▶ Task brief: Reproduce the listing verbatim from the line containing "How far away" through the end of the listing, and leave the pictures out of your copy.

▶ Task data:

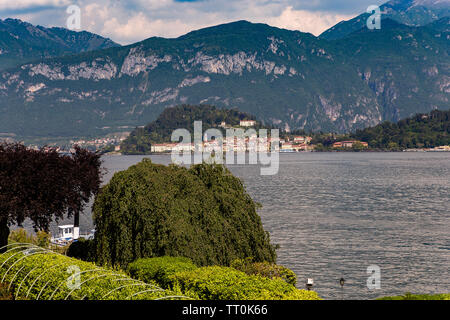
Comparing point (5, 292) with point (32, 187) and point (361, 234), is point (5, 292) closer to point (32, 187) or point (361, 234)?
point (32, 187)

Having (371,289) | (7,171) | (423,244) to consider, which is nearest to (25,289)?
(7,171)

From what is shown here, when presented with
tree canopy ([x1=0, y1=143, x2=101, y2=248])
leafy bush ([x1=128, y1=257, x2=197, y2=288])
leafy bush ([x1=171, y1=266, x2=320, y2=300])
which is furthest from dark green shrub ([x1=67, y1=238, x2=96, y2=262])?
leafy bush ([x1=171, y1=266, x2=320, y2=300])

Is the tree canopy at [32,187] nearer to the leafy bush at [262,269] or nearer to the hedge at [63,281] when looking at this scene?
the hedge at [63,281]

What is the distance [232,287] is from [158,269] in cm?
576

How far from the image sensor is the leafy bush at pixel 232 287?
1526cm

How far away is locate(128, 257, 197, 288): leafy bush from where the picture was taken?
20.9 m

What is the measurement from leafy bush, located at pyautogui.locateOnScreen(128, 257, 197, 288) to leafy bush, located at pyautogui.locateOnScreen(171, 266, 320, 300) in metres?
1.51

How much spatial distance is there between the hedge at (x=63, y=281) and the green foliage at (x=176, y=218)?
6.32 meters

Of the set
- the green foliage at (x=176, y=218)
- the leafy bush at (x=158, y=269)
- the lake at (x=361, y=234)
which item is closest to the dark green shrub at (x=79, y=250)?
the green foliage at (x=176, y=218)

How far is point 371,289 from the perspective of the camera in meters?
41.8

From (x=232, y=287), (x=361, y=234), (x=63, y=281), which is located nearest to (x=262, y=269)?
(x=232, y=287)
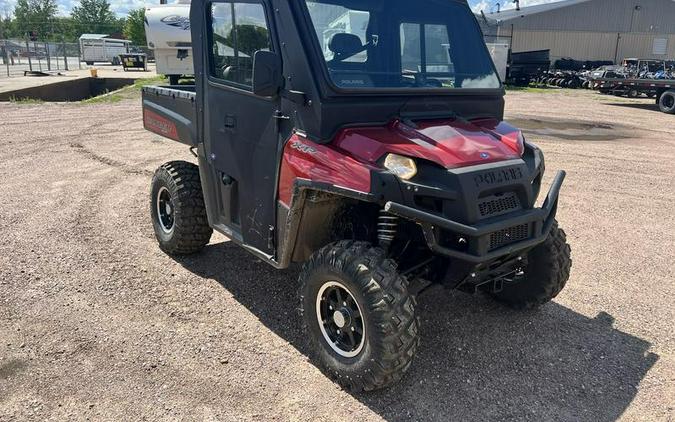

▶ Response for this exercise:
How far away is locate(128, 257, 197, 288): leafy bush from where the picture was taken?
20.9 m

What is the measurement from leafy bush, located at pyautogui.locateOnScreen(128, 257, 197, 288) to leafy bush, located at pyautogui.locateOnScreen(171, 266, 320, 300) in metres?
1.51

How much spatial distance is there between the hedge at (x=63, y=281) and the green foliage at (x=176, y=218)?
6.32 meters

Of the set
- the green foliage at (x=176, y=218)
- the leafy bush at (x=158, y=269)
- the lake at (x=361, y=234)
which item is closest to the dark green shrub at (x=79, y=250)?
the green foliage at (x=176, y=218)

How far is point 371,289 from the perspective of the camera in meters?
41.8

From (x=232, y=287), (x=361, y=234), (x=63, y=281), which is located nearest to (x=262, y=269)?
(x=232, y=287)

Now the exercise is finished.